Dijital-Twin / model

0 stars 0 forks source link

feat: Finetune QA Model #1

Closed emirsoyturk closed 6 months ago

emirsoyturk commented 6 months ago

Goal

Since the desired result cannot be achieved with fine tuning of language models, the use of QA models will be tried. In this context, models like "roberta-base-squead2" etc. will be tested and the answer values ​​produced according to the question received will be combined with the MASK model to produce an output.(which is from https://github.com/Dijital-Twin/model/issues/2)

Steps

MGurcan commented 6 months ago

Commit Url

Enhancing QA Models

Objective

The primary goal is to explore the effectiveness of different QA models in generating accurate answers to questions. This exploration includes testing models like roberta-base-squad2 and others. Given that fine-tuning language models did not yield the desired outcomes, the focus will shift towards QA models. The responses from these models will be augmented using a MASK model to produce refined outputs.

Methodology

As a result of the research, it has been determined that fine tuning can be done on QA models with Haystack, and both the accuracy value can increase and the response times can decrease.

Fine Tuning "deepset/roberta-base-squad2" Code

from haystack.nodes import FARMReader

reader = FARMReader(model_name_or_path="deepset/roberta-base-squad2", use_gpu=True)
reader.train(data_dir=data_dir, train_filename="../data/squad_formatted_friendsqa_data.json", use_gpu=True, n_epochs=3, save_dir="my_model_3epoch")
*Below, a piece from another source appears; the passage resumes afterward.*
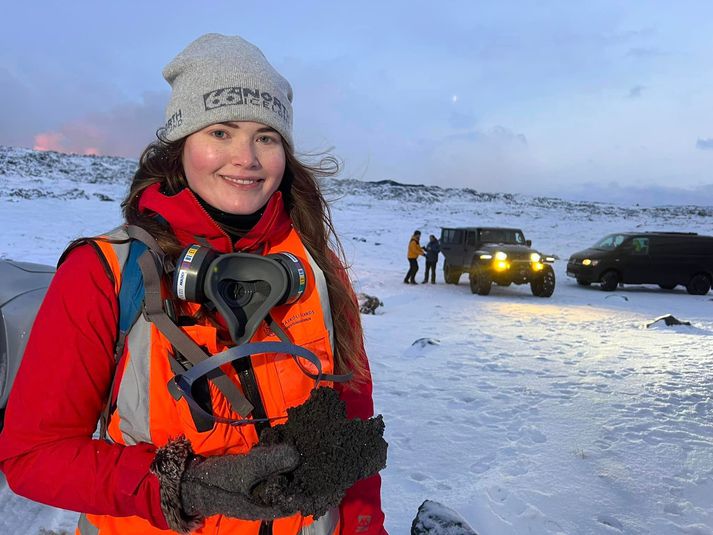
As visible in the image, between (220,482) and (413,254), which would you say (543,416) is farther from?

It was concluded that data in SQuAD format is needed for the fine tuning process of QA models.

SQuAD Data Format

The Stanford Question Answering Dataset (SQuAD) is a collection of question-answer pairs derived from Wikipedia articles. In SQuAD, the correct answers of questions can be any sequence of tokens in the given text. [1]

Example format

{
"data": [
    {
        "paragraphs": [
            {
                "context": "The quick brown fox jumps over the lazy dog.",
                "qas": [
                    {
                        "question": "What does the fox jump over?",
                        "id": "q1",
                        "answers": [
                            {
                                "text": "the lazy dog",
                                "answer_start": 32
                            }
                        ]
                    }
                ]
            }
        ],
        "title": "Example"
    }
],
"version": "2.0"
}

The friendsQA dataset obtained from project emorynlp/FriendsQA was converted to SQuAD format and fine tune experiments were performed on the models.

During this converting sapha, Chinmay Bhalerao's Medium Article and Haystack[2] were used.
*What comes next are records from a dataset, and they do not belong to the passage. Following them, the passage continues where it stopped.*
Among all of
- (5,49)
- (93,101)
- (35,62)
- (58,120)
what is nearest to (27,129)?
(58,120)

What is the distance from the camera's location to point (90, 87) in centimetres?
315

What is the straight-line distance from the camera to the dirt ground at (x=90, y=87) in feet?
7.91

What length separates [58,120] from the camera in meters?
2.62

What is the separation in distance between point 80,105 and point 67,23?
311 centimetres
Below you can see the parameters and output times of some of the tried models.

The Models Used and Parameters-Response Times

Below you can find the analysis graphs of the outputs produced by the models for a friends quiz containing 142 questions using difflib.SequenceMatcher, and QA model's own scores. image image image image image

As a result of the examinations, it was observed that the fine tuning process reduced the response time and had a positive effect on the accuracy of the answers produced. Among the tried models, the best one is considered to be the deepset/roberta-base-squad2 model, which was trained for 3 epochs and produced output with 3 retrievers and 5 readers.